Spectroscopic signatures and oxidation characteristics of nanosecond laser-induced cerium plasmas

Abstract

Improving technologies related to the wide area environmental sampling of nuclear materials supports the nuclear nonproliferation mission of preventing the proliferation of nuclear weapons by monitoring nuclear weapons tests and detecting undeclared nuclear fuel cycle activities. Standoff, laser-based detection techniques such as laser-induced breakdown spectroscopy have the potential to offer robust, field-deployable methods that provide rapid element-specific and phase identifiable measurements over a wide range of materials. This work aims to elucidate the effects of atmospheric conditions and oxidation reactions on the highly complex and transient spectroscopic signatures of laser-induced plutonium surrogate plasmas. Time-resolved spectra of nanosecond laser ablation cerium plasmas were measured using laser-induced breakdown spectroscopy in a range of atmospheres containing low to high concentrations of oxygen.
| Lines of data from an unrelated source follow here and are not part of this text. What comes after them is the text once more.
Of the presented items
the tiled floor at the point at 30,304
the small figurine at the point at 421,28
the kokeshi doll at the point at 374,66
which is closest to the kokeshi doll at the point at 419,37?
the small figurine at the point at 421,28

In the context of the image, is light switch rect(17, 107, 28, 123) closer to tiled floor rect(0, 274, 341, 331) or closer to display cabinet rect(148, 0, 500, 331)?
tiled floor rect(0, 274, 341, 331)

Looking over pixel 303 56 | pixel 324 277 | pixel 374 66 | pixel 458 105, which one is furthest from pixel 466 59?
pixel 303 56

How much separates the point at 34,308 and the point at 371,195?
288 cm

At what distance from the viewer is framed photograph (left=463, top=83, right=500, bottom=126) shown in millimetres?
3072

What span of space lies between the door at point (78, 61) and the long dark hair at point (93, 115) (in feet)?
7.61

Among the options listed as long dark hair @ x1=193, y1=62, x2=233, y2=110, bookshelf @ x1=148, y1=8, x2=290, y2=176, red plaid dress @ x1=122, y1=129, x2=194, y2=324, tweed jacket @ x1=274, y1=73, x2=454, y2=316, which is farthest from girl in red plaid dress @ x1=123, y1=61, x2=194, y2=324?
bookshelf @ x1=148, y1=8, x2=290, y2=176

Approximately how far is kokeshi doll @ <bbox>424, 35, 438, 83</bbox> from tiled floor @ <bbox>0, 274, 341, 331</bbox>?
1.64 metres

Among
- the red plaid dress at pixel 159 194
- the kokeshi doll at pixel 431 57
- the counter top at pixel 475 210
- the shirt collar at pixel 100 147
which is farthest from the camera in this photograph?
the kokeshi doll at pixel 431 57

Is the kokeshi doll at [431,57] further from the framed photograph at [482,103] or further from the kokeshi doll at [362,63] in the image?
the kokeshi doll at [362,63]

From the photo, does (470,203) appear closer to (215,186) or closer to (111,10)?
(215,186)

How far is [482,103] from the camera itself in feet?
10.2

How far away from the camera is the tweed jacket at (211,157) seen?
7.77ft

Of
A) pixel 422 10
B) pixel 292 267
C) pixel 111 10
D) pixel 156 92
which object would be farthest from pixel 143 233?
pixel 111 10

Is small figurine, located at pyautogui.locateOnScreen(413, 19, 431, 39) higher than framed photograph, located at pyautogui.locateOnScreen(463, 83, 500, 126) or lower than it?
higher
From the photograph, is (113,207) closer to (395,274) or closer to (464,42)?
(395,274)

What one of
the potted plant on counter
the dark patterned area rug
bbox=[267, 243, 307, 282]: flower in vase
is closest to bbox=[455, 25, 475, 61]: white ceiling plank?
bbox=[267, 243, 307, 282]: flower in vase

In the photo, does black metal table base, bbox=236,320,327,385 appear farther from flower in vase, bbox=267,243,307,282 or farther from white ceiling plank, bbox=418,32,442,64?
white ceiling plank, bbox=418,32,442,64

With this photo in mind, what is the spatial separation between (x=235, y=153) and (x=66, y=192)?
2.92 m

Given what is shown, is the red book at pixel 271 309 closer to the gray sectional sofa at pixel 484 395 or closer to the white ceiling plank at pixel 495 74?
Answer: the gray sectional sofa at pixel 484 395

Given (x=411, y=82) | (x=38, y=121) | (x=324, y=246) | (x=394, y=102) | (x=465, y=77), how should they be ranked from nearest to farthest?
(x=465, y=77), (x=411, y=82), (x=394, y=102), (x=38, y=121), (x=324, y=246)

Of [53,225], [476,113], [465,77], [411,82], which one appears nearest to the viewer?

The growth of strong CeO molecular emission bands was observed in the visible spectrum, where it was shown that the persistence of CeO is reduced from around 60 μs to 50 μs in oxygen rich atmospheric environments. To further investigate the growth and depletion of CeO in the laser-produced plasma, ratios of CeO-to-Ce emission were generated using integrated intensities corresponding to the Q-branch of the CeO D1-X1 transitions and numerous strong atomic Ce peaks. It was determined that the fastest rate of formation of CeO in argon occurred for moderate oxygen mass fractions between 0.10 and 0.15 while the ratios were reduced at higher oxygen mass fractions (i.e., YO2=0.20) due to competing oxidation reactions and lower plasma temperatures.